To get the conjunctive and disjunctive models, replace the sum in the equation above with a maximum or minimum. Thus the Conjunctive() function is: $$ \min_{k=1}^K \alpha_k \tilde{\theta_k} - \beta \ ,$$ and the Disjunctive() function is: $$ \max_{k=1}^K \alpha_k \tilde{\theta_k} - \beta \ .$$ The variance stablization term is dropped, as the min and max functions will not increase the variance as the number of parents increases.

The Pyschological justification is that all skills are necessary for the conjunctive model, so the weakest skill will drive importance. The disjunctive model corresponds to alternate solution paths. If the students knows what their strongest skills are, then these should dominate the performance.

Again, the function eThetaFrame() is used to illustrate the combination functions. The examples below show a typicals use of the conjunctive and disjunctive function. Note that in each case, the combined value is a weighted min or max of the two inputs.

skill <- c("High","Medium","Low")
eThetaFrame(list(S1=skill,S2=skill), c(S1=1.25,S2=.75), 0.33, "Conjunctive")
skill <- c("High","Medium","Low")
eThetaFrame(list(S1=skill,S2=skill), c(S1=1.25,S2=.75), 0.33, "Disjunctive")

OffsetConjunctive, OffsetDisjunctive

The interpretation of the discrimination parameters in the conjuctive model is not realistic. Consider a mathematical word problem and a model with two skills: mathematical manipulation and mathematical language. Typically, the demands on the two will be different; for example, the demand on on mathematical language might be minimal, while the demand on mathematical manipulation might be moderate. Thus, it seems natural to have two different difficulty parameters.

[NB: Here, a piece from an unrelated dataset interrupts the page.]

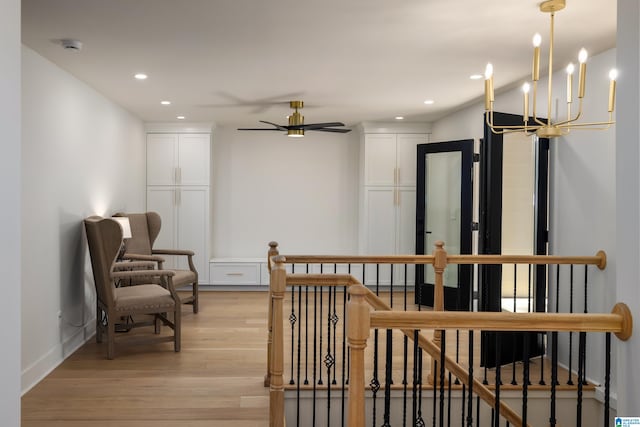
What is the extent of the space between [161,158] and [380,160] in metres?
3.10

The Offset Conjunctive and Offset Disjunctive models use one difficulty parameter for each parent variable. To reduce the overall number of parameters, only a single common discrimination parameter is used. This parameterization is much more natural because the discrimination parameter is often related to construct irrelevant sources of variability which affect all skills equally.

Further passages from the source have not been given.